[[ The input, beginning ]]

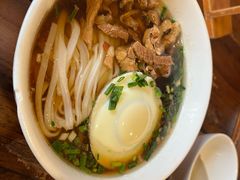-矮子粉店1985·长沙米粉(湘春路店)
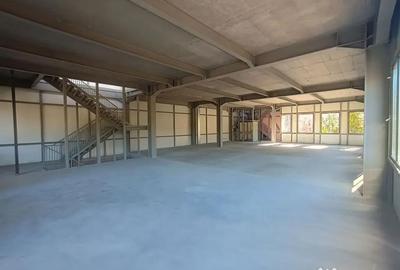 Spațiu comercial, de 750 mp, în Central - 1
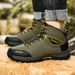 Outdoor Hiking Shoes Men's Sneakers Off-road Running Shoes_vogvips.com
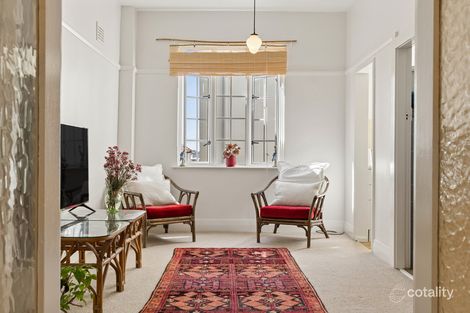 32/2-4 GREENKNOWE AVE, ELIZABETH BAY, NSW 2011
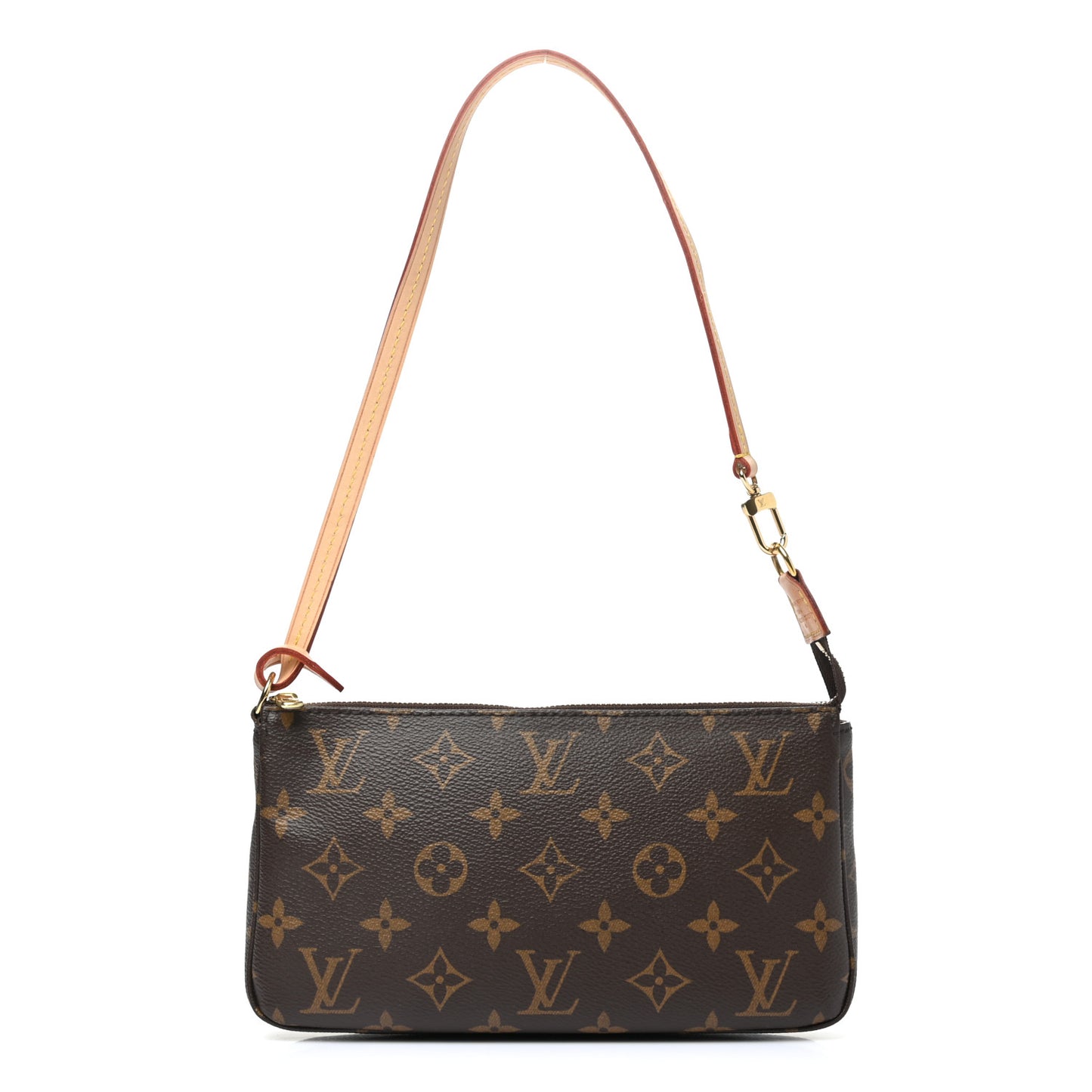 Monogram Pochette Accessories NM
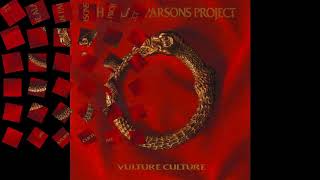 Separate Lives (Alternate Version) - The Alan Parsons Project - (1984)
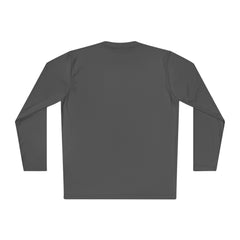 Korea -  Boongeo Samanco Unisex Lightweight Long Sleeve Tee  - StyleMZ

[[ The input, end ]]

▶ _Aim of the task_:
Write the entries above out in full, exactly, with no images.

▶ _Solved problem_:
-矮子粉店1985·长沙米粉(湘春路店)
 Spațiu comercial, de 750 mp, în Central - 1
 Outdoor Hiking Shoes Men's Sneakers Off-road Running Shoes_vogvips.com
 32/2-4 GREENKNOWE AVE, ELIZABETH BAY, NSW 2011
 Monogram Pochette Accessories NM
 Separate Lives (Alternate Version) - The Alan Parsons Project - (1984)
 Korea -  Boongeo Samanco Unisex Lightweight Long Sleeve Tee  - StyleMZ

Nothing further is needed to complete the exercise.